Maggie Day Conran, mother passed away from Alzheimer’s
My mom was diagnosed with early-onset Alzheimer’s six years ago. And last month, in the bed she shared with my dad for forty years, in the home I grew up in, she passed away.
My sister, dad and I were by her side (so were her cat and dog), holding her hands, telling her how much we loved her, thanking her for raising us and loving us and making us laugh, crying tears of unbelievable sadness and relief, and praying for her to let go and be at peace. Eleven days after she could no longer eat or drink, she finally gave in. Once a fighter, always a fighter.
She was 68 years old.
This seems unimaginably young to die from such a death. From any death, really, but especially this one. I used to think Alzheimer’s was pronounced “Old Timers” because I only ever knew really old people who had it. My mom wasn’t even old enough to retire. How could she possibly get Old Timers?!
And yet, I know she’s not alone.
My sister and I attended the Alzheimer’s Association Caregiver’s Conference a couple years ago and couldn’t help but notice that we were the youngest people in the room. This made us feel sad and angry and really sorry for ourselves. “We’re way too young to be dealing with a mom with Old Timers,” we whispered between speakers. “This is so unfair!”
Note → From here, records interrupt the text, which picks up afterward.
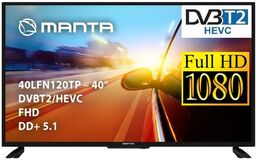 Manta 40LFN120TP 40" LED Full HD 60Hz DVB-T2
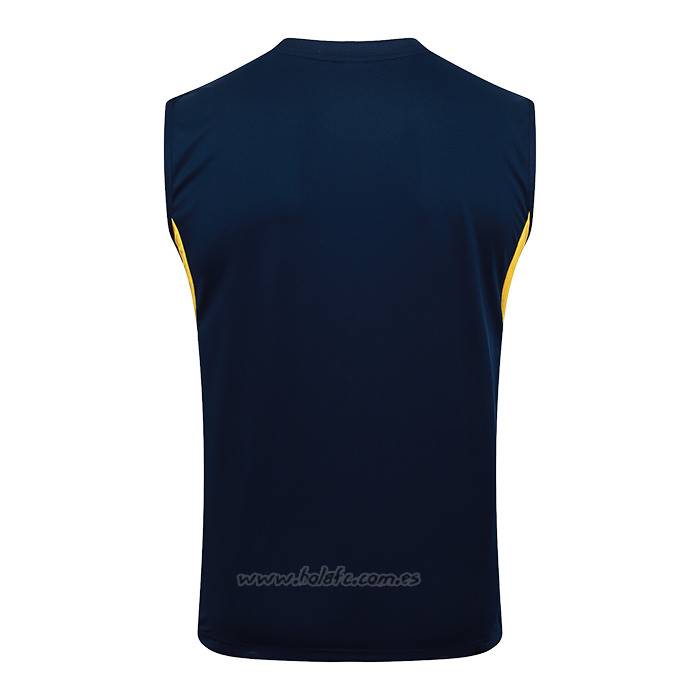 Camiseta de Entrenamiento Boca Juniors Sin Mangas 2025-2026 Azul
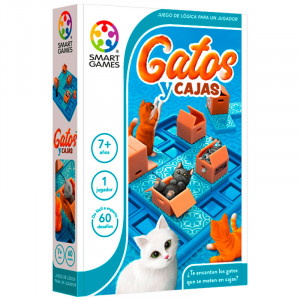 Gatos y Cajas - juego de lógica para 1 jugador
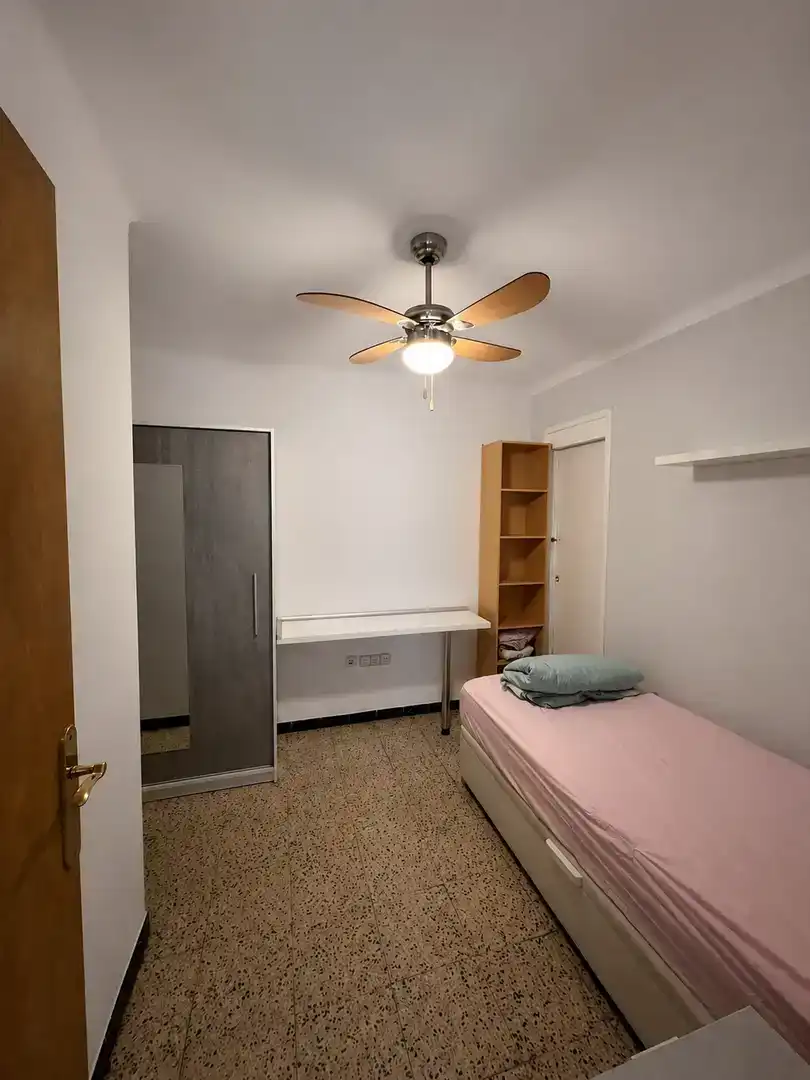 Bedroom of Attic for rent in Badalona  with Storage room and Furnished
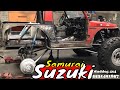 Suzuki Samurai 4x4 , Fabricacion de Suspension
But then we started talking to people.
While by and large we were some of the youngest people there who were losing a parent to this disease (“Grandparents don’t count,” we would angrily tell each other. “We don’t even HAVE grandparents!”), we were not the only ones dealing with an early-onset diagnosis.
We met one woman whose husband had been recently diagnosed. He was still in the early stages of the disease where symptoms and behaviors are mild enough that they’re almost funny. One of their biggest concerns was making sure he cheered for the right team while watching his kids’ high school baseball games.
That almost killed me.
Because, while I still felt like we’d been robbed by this terrible disease, I now had some perspective. It could have been SO MUCH worse. My mom got to see me and my sister grow up. To graduate from college and get married and have kids and just generally jump out of the nest and fly. As a mother myself, I imagine that has to be the greatest feeling in the world. To know that all your years of hard work and sacrifice were not in vain. That all the life lessons and foundations and love and support you gave year after year actually paid off. That your life’s work truly meant something. I can’t even imagine how fulfilling that must have been.
As we gathered around my mom for the last week and a half of her life, I couldn’t help thinking, she kind of nailed this. I mean, who gets to die at home surrounded by the ones they love? It’s what most of us want but how many actually get to go out that way?
It’s a testament to the surprisingly great job my dad did caring for her that she never had to go to a nursing home. If you would have told me he’d be able to do it five years ago, I never would’ve believed it. And yet, he completely rose to the occasion. I guess, in a way, we all did.
As people came by the house to say goodbye, I was touched by how far reaching my mom’s love had been. Story after story filled my heart with joy as I realized what a full life my mom had lived. Sure, it had been cut short, but quality always prevails over quantity.
Those last ten days together were some of the most precious of my life. I am so grateful to my mom for laying the foundation. For teaching us right up to the very end. For showing us that even on the darkest days, there’s always a reason to laugh. For knowing that a good game of Cribbage can fix almost anything. She will live on forever in the hearts and minds of those she loved and for that, I am truly grateful.